Für den nötigen Vortrieb sorgen immer raffiniertere Verbrennungs- oder Elektromotoren. Die Verbrennungsmotoren sind wahre Wunderwerke der Feinmechanik. Die kleinen Zweitaktmotoren sind bei einem Gewicht von gerade 400 Gramm immerhin rund ein Kilowatt stark. Richtig auf Touren kommen sie bei rekordverdächtigen 30000 Umdrehungen pro Minute – ein Formel-1-Rennwagen bringt es gerade mal auf die Hälfte. Mechanisch anspruchsvoller und leiser sind die Viertaktmotoren. Für Perfektionisten mit großen Modellen gibt es Motoren mit acht Zylindern, die mit einem viertel Liter Hubraum um die zehn Kilowatt stark sind. Als letzter Schrei gelten Turbinentriebwerke. Sie kommen in hochwertigen Jet-Modellen oder Hubschraubern zum Einsatz und sind oft Eigenkonstruktionen von Enthusiasten. Ihre volle Schubleistung bringen sie bei 120000 Umdrehungen pro Minute – also bei zehnmal so viel Umdrehungen wie ihre großen Vorbilder. Erst seit einigen Jahren werden sie zu Preisen um die 3000 Euro angeboten und sind damit für viele Modellbauer erschwinglich.

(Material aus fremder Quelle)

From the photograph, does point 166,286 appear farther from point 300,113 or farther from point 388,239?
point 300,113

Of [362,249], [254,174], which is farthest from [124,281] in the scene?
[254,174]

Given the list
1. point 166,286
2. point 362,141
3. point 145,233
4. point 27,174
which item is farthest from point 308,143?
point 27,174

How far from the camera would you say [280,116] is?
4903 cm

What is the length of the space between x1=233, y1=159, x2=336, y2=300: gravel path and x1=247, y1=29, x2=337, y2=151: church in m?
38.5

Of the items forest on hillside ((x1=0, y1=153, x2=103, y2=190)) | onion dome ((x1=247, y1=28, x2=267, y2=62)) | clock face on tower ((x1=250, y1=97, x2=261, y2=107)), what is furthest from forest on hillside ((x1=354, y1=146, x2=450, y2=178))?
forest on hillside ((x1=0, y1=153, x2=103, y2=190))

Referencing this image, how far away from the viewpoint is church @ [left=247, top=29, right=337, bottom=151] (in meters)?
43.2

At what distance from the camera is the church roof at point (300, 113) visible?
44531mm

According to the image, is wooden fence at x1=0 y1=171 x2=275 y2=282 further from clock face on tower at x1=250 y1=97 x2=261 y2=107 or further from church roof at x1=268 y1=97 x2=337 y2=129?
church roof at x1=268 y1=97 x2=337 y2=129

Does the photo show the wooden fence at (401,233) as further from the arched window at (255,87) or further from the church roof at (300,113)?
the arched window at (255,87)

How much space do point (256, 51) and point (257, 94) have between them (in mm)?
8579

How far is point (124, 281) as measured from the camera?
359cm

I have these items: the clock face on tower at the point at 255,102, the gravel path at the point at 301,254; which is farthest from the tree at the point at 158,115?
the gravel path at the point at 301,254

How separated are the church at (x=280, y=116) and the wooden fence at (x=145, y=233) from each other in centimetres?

Besonders umweltfreundlich und fast geräuschlos arbeiten Elektromotoren. Auch sie gibt es in allen Leistungsklassen, und dank starker Akkuzellen können Elektrosegler über eine Stunde lang fliegen.

Für welches Flugmodell man sich entscheidet, ist in erster Linie eine Gemütsfrage. Genießer bevorzugen das elegante Flugbild eines der bis zu sechs Meter großen Segelflugzeuge – die größte Herausforderung ist dabei die ständige Suche nach Aufwinden. Standard sind aber einmotorige Maschinen mit einer Spannweite von etwa zwei Metern. Für reichlich Action sorgen aerodynamisch perfekte Kunstflugmaschinen und bis zu 300 Kilometer pro Stunde schnelle Speedflieger. Das Gegenstück zu den pfeilschnellen Kunstfliegern sind die filigranen Slow-Fly-Modelle. Sie bringen flugfertig kaum mehr als 200 Gramm auf die Waage und werden mit der Geschwindigkeit eines Papierflugzeugs in geschlossenen Hallen geflogen. Ihr Rumpf besteht meist aus leichten Holzrippen, die mit einer hauchdünnen Kunststofffolie bespannt sind. Angetrieben werden sie mit winzigen Elektromotoren, die ihren Strom aus besonders leichten Akkus beziehen. Die Königsklasse des Modellflugs aber sind die Hubschrauber (siehe Kasten unten). Minimale Bewegungsunruhen müssen bei ihnen sofort und sensibel ausgeglichen werden, sonst wird das teure Modell unkontrollierbar und stürzt ab.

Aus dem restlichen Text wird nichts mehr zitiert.